Im bliżej do Twojego startu w biegu na 5 km, półmaratonie lub maratonie, tym więcej uwagę poświęcasz temu, co jesz i pijesz. Być może bez opamiętania zajadasz się produktami bogatymi w węglowodany, wlewasz w siebie niewyobrażalne ilości wody lub raczysz się dodatkowymi porcjami ciasta.
Makaron to dobre źródło węglowodanów przed biegiem, ale nie przesadzaj – pełny talerz to nawet 2500 kcal.
Ale czy to naprawdę Ci służy?
Nie jest tajemnicą, że to, jak odżywiasz się przed biegiem, ma niebagatelny wpływ na Twoją formę i osiągnięcia. Wielu biegaczy podąża niestety złą drogą: albo jedzą za dużo, albo nie jedzą prawie nic. Sami wyrządzają sobie krzywdę, spożywając pokarmy powodujące poważne problemy trawienne. Zebraliśmy informacje, jak uniknąć najczęstszych błędów żywieniowych na tydzień przed startem, żeby osiągnąć wymarzony rezultat.
Błąd 1: Ładowanie węgli, czyli makaron, makaron…
Wielu biegaczy niesłusznie uważa, że zapewnią sobie odpowiednie zapasy węglowodanów, folgując sobie na dzień przed biegiem. Uczta złożona wyłącznie z węglowodanów na tak krótki czas przed startem to nie jest jednak dobry pomysł. Zastanawiasz się pewnie, dlaczego? Przecież i tak nadwyżka kalorii zostanie spalona w trasie. Otóż nie. Organizm ma ograniczone możliwości wchłaniania pokarmu i jeśli dostarczysz mu więcej niż może strawić, odwdzięczy się kłopotami trawiennymi.
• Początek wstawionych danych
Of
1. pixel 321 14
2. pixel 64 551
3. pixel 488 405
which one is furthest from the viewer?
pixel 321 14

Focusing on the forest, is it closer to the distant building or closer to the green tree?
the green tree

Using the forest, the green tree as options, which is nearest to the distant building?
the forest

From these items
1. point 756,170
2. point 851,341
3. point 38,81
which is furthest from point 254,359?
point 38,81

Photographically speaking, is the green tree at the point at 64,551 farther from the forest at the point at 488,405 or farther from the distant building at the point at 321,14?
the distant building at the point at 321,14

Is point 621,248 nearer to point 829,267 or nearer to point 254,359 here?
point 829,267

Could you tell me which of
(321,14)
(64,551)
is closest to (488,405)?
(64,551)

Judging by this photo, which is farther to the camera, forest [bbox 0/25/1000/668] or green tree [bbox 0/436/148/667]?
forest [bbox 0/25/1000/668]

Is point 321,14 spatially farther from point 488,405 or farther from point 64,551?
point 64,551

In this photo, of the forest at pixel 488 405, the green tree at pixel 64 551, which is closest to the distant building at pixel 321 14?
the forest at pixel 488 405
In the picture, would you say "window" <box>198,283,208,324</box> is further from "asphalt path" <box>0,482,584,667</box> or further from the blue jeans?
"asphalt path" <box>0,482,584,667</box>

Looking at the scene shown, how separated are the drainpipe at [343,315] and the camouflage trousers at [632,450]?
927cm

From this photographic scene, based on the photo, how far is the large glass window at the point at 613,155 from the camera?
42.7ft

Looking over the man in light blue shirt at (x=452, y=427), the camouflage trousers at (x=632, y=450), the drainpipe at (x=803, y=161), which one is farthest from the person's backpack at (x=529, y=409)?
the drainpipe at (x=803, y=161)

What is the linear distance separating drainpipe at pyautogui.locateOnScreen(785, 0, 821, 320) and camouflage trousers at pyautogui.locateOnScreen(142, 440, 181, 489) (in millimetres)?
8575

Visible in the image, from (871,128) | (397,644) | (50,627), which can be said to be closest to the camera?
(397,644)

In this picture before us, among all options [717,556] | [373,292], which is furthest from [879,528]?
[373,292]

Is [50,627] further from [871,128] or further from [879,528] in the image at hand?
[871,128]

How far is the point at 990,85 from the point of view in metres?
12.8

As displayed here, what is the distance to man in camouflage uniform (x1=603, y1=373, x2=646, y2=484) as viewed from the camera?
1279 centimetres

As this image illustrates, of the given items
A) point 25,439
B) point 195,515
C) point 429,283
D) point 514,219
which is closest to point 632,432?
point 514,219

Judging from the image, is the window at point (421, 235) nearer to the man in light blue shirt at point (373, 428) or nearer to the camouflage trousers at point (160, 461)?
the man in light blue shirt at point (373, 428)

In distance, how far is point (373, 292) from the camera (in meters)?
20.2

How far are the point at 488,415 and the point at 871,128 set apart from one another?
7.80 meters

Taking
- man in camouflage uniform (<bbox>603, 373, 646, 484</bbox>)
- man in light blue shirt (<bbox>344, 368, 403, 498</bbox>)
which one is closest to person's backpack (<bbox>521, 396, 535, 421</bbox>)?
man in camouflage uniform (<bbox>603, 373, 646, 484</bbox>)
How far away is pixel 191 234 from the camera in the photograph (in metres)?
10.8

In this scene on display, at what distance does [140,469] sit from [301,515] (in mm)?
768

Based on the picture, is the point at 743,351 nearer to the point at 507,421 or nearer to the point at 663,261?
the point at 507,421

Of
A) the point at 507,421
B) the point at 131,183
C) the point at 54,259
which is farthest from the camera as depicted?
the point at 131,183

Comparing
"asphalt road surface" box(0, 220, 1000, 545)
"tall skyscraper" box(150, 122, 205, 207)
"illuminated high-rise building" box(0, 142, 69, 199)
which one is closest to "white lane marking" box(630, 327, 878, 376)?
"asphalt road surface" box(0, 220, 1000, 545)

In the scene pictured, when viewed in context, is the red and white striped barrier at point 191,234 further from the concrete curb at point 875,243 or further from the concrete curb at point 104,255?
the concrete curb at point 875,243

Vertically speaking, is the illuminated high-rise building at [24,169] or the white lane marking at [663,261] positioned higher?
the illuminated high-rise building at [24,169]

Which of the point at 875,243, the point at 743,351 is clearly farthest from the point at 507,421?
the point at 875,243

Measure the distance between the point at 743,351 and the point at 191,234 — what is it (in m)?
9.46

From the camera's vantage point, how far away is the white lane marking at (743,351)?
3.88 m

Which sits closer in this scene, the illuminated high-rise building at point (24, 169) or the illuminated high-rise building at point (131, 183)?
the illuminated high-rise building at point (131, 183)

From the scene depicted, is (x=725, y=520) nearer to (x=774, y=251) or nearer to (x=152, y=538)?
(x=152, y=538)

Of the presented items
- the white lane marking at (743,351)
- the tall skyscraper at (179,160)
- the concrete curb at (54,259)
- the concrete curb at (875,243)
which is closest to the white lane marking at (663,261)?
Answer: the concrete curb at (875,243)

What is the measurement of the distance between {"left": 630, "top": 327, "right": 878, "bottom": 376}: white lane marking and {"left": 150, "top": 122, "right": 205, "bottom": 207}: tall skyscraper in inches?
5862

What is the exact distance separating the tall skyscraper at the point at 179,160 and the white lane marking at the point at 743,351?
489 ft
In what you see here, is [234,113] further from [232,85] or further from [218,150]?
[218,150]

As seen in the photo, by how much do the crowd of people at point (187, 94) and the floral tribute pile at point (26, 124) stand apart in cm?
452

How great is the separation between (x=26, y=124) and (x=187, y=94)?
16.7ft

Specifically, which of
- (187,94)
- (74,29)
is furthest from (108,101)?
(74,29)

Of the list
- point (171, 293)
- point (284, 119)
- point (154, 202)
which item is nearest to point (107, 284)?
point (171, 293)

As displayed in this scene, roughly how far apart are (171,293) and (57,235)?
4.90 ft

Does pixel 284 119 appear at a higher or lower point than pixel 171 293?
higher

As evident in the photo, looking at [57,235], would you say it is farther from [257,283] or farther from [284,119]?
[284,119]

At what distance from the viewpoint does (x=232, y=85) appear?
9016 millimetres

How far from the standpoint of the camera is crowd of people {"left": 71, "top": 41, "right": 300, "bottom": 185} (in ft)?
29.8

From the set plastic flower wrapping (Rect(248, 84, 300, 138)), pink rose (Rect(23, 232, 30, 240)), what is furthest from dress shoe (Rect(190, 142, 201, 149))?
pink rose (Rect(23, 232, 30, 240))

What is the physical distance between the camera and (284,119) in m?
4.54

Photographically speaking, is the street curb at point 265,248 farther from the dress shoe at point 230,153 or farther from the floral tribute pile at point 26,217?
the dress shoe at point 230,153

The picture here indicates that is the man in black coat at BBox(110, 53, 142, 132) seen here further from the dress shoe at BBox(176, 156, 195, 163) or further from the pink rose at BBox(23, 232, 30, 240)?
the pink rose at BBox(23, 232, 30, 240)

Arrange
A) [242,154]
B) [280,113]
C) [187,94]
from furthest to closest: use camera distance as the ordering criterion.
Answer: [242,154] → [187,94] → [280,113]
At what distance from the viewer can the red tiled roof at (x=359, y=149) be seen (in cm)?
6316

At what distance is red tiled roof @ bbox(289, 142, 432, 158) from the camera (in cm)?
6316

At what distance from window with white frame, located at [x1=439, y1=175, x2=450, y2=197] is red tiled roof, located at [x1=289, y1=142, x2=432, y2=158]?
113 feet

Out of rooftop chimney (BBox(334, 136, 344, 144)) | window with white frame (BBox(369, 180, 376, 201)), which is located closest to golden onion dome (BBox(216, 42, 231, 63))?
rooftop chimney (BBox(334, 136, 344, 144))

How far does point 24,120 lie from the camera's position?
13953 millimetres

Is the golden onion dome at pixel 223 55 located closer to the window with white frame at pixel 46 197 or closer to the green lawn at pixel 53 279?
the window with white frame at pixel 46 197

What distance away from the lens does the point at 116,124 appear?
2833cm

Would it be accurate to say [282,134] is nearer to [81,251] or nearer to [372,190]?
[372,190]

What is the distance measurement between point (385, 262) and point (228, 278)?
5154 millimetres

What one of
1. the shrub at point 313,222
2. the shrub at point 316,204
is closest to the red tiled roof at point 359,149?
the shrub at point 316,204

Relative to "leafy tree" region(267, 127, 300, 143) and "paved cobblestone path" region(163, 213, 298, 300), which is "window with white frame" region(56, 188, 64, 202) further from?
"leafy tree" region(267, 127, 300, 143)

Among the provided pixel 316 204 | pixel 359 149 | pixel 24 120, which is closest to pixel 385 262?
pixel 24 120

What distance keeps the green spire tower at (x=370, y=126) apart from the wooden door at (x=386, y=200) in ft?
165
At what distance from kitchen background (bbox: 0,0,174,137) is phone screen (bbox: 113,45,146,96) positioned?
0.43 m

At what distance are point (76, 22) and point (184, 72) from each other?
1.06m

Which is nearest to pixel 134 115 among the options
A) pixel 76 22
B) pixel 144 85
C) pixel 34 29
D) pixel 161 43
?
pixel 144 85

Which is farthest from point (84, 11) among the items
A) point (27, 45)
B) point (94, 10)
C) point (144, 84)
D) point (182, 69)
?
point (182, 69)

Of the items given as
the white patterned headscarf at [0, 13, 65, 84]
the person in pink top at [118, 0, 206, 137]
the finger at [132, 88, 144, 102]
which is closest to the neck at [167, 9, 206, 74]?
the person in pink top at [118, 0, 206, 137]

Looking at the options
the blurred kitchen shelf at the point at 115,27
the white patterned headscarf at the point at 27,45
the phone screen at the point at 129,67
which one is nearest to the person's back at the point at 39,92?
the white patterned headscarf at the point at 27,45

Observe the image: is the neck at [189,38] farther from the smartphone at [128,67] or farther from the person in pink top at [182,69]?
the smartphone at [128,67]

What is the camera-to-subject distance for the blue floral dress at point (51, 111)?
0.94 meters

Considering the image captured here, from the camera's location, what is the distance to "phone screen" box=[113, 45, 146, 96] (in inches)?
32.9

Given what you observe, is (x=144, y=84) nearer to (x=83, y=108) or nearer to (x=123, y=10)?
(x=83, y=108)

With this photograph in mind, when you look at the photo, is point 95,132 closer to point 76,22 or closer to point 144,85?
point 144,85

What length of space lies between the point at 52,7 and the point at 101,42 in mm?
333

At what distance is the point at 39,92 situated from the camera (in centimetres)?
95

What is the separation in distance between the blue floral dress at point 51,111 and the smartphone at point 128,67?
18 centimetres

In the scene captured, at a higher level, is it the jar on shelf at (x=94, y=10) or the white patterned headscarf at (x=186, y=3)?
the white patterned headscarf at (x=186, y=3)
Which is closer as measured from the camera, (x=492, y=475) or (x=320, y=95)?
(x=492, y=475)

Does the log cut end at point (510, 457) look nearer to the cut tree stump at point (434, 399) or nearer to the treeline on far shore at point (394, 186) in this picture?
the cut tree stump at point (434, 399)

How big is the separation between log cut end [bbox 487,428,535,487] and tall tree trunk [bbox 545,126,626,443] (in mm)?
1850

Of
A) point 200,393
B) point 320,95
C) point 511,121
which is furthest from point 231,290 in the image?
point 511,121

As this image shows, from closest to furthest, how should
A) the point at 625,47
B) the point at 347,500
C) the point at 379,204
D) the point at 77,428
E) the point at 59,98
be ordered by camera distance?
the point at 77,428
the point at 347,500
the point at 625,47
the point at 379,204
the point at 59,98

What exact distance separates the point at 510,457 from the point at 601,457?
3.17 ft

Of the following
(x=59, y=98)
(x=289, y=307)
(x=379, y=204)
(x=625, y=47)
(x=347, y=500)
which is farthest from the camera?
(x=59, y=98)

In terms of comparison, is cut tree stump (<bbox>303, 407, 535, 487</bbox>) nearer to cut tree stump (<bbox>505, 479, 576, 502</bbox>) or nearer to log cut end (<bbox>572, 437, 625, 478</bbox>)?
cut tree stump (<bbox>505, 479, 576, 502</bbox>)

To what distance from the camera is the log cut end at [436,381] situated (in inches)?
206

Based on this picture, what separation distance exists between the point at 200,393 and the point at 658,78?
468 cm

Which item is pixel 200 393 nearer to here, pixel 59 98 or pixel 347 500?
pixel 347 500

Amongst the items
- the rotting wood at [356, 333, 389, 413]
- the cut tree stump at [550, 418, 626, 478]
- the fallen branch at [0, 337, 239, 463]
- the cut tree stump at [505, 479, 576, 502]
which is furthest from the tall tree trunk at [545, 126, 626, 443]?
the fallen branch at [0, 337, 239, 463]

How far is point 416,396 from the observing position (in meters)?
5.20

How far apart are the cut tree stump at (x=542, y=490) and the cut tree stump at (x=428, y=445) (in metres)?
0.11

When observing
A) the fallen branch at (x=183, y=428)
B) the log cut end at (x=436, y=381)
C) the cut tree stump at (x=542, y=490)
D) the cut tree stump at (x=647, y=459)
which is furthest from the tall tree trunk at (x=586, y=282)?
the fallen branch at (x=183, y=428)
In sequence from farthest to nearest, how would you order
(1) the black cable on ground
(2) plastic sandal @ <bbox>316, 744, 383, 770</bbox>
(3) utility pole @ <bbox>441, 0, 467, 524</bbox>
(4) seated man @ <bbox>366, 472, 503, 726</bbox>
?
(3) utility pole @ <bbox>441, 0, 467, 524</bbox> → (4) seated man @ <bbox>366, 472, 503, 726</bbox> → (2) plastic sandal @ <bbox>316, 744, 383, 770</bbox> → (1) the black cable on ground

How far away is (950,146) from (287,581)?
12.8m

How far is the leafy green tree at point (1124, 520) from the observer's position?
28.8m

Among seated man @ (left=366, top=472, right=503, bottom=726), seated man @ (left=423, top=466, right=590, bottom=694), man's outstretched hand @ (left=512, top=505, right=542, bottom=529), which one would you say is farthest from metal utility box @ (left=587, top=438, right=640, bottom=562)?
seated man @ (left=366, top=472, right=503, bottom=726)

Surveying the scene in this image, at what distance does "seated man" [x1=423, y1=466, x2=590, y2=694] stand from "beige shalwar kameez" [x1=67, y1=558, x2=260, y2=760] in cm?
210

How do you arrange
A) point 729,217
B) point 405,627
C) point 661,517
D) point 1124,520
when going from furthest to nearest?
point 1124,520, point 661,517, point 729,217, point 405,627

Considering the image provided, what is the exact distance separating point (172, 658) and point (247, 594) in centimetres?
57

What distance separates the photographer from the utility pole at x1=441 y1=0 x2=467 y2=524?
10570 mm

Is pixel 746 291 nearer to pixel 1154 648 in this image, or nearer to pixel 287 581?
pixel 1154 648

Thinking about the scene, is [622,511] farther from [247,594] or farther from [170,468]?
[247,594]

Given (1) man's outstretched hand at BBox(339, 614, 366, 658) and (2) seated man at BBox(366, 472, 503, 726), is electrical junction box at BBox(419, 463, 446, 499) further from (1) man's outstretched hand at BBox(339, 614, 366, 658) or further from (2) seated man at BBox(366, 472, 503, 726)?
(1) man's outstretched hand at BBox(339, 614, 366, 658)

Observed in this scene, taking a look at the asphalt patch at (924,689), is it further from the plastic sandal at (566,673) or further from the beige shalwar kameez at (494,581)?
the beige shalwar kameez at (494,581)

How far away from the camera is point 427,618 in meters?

Jedz umiarkowane ilości, a nie ogromne porcje węglowodanów, i rozłóż je sobie na kilka dni. Zbyt dużo jedzenia to kłopot dla organizmu. Wystarczy, że na śniadanie zaserwujesz sobie np. owsiankę, na obiad ziemniaki (bez ciężkiego sosu) i morską rybę na parze, a na kolację makaron z lekkim sosem pomidorowym. Trzeba znaleźć złoty środek między przejedzeniem a niedosytem. Pozwoli to uniknąć problemów z trawieniem, a wieczorem ze snem. Skorzystaj z naszego kalkulatora, aby dowiedzieć się, jak powinno wyglądać ładowanie węglowodanów w Twoim przypadku.
Błąd 2: Nawodnienie, czyli picie hektolitrów wody
Zbyt duża ilość wody wypitej przed startem nie tylko sprawi, że mogą dręczyć Cię wzdęcia, lecz też zbytnio wypłucze elektrolity - minerały odpowiedzialne za prawidłową pracę mięśni. Ich niedobór powoduje zmniejszenie wydolności oraz osłabienie mięśni, a także bolesne skurcze. W ekstremalnych przypadkach może prowadzić do hiponatremii - poważnego zaburzenia w gospodarce elektrolitowej zagrażającemu życiu, polegającego na niedoborze sodu.